Adapted from Taste of Home, August/September 1994
Oatcakes: 1-1/2 cups milk 3/4 cup old-fashioned oats 2 tablespoons canola oil 2 tablespoons molasses 1 egg, lightly beaten 1 cup all-purpose flour 1-1/2 teaspoons baking powder 3/4 teaspoon ground cinnamon 1/4 teaspoon ground ginger 1/4 teaspoon baking soda 1/4 teaspoon salt 3 egg whites Warm Apple Topping: 2 tablespoons butter 5 medium tart apples, peeled and sliced 1 tablespoon lemon juice 1 teaspoon grated lemon peel (optional) 1/2 cup sugar 1 tablespoon cornstarch 1/8 teaspoon ground nutmeg Maple Syrup, if desired
In a microwave safe bowl or measuring cup, heat milk 2-4 minutes until the milk is hot and steaming, but not boiling; alternately you can heat in a small saucepan. Add oats, oil and molasses to hot milk; let oats soak for 5 minutes to soften. Combine remaining dry ingredients in a medium to large bowl while the oats are steeping. After the oats have soaked 5 minutes stir in the egg into the oats, lightly beating to break up yolk. Pour oat mixture into flour and stir just to moisten. Beat egg whites until soft peaks form; fold gently into batter. Set aside.
For the apples, heat butter in a skillet until foamy. Add the apples, lemon juice and peel (if using). If you aren’t a huge lemon fan, I would recommend leaving out the zest, and just adding the juice; the lemon flavor will be more subtle. Cook, uncovered, for 8-10 minutes, stirring gently and occasionally so apples soften, but stay somewhat intact. Add sugar, cornstarch and nutmeg and cook 2 minutes longer to thicken; switch to low heat until ready to serve, adding a little water if apples get too thick.

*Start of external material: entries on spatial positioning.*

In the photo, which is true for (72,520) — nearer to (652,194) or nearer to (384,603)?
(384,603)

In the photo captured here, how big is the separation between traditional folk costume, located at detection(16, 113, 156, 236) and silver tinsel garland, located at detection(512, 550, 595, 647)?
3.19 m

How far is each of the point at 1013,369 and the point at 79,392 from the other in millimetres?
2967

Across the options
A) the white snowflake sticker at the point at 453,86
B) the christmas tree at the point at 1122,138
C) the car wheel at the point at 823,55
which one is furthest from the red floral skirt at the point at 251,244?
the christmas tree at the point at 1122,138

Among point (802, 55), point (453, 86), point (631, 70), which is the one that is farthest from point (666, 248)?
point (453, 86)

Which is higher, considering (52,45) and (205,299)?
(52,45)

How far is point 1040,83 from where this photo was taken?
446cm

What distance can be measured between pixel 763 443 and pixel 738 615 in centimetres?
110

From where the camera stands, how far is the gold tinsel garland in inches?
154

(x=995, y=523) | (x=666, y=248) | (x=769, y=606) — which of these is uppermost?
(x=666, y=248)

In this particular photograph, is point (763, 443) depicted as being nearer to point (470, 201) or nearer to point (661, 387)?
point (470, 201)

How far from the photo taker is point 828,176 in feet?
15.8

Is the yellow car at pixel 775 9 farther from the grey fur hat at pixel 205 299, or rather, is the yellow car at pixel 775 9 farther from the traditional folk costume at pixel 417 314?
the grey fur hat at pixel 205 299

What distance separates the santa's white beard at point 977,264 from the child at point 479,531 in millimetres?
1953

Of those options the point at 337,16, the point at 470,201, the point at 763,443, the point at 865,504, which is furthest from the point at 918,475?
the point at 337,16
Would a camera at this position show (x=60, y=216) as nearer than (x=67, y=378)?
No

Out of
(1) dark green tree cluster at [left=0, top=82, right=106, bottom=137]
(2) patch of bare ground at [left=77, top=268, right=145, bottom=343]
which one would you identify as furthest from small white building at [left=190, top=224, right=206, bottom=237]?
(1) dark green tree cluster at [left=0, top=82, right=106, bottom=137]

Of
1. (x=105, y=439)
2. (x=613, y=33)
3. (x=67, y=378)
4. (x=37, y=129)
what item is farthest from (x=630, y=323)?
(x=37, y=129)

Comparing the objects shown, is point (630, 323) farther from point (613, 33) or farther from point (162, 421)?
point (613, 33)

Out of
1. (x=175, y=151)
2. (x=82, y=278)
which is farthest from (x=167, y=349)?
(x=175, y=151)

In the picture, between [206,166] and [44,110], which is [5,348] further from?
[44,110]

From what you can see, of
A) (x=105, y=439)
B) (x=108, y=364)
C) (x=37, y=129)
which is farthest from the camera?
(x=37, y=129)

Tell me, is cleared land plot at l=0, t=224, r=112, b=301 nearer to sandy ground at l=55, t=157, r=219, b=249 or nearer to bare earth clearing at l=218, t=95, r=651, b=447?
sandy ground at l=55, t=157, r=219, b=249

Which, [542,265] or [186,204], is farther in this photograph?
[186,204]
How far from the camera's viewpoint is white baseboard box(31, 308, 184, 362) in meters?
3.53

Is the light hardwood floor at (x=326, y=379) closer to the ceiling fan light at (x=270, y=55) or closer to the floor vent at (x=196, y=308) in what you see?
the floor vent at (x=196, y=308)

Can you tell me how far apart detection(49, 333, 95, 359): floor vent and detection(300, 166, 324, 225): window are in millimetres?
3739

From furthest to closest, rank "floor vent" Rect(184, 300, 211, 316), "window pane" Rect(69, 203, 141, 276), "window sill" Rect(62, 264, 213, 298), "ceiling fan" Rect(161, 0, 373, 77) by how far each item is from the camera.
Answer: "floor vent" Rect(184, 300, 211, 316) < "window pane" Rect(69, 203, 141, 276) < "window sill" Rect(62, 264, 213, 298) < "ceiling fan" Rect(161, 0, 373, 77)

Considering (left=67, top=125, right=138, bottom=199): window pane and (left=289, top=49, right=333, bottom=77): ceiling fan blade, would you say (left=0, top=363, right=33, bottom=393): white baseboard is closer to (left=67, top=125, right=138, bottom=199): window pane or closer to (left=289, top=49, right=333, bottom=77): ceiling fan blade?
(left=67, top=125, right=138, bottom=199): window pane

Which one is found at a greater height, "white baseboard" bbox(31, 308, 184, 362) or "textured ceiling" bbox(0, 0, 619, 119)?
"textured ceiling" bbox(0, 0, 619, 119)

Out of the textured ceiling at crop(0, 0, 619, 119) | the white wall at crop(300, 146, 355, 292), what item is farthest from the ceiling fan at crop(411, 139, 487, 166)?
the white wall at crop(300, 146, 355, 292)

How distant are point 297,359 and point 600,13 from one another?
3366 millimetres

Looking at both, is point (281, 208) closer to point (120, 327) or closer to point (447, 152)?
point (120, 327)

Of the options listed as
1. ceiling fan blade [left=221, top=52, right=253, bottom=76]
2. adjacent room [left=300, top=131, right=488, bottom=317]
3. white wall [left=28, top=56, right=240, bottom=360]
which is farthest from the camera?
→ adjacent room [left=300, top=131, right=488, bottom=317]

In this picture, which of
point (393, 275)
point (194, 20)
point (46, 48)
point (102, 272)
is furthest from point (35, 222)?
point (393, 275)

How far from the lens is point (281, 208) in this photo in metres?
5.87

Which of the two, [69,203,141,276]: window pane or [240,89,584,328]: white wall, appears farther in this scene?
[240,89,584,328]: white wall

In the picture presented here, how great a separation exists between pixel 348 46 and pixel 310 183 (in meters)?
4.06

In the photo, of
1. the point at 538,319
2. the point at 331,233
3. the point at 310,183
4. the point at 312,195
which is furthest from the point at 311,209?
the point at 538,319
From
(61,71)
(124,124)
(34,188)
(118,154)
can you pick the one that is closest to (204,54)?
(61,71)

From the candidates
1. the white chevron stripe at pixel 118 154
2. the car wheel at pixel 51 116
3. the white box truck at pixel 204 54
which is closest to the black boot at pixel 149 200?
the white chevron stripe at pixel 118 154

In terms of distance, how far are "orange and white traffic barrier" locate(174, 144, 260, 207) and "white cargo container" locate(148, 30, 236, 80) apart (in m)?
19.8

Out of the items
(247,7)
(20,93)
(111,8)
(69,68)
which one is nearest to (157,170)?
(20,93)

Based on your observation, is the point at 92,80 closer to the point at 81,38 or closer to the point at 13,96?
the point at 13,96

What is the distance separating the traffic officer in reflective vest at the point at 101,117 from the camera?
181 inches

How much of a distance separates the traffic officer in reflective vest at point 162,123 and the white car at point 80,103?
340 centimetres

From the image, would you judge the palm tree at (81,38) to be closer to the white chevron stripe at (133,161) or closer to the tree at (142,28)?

To cook oatcakes, pour batter by 1/4 cupfuls onto a heated and greased griddle or non-stick skilled. Cook until bubbles form; turn and cook until browned on other side. I cooked mine on medium heat, because they were browning too quickly on higher heat, but you will need to adjust for the pan you are cooking on. These are best served directly from pan to plate, topped with the warm apples. If you prefer to cook all the oatcakes and serve them at the same time, I like to keep the oven on warm, and place the cooked oatcakes on top of a baking pan topped with cookie rack, so they don’t get soggy.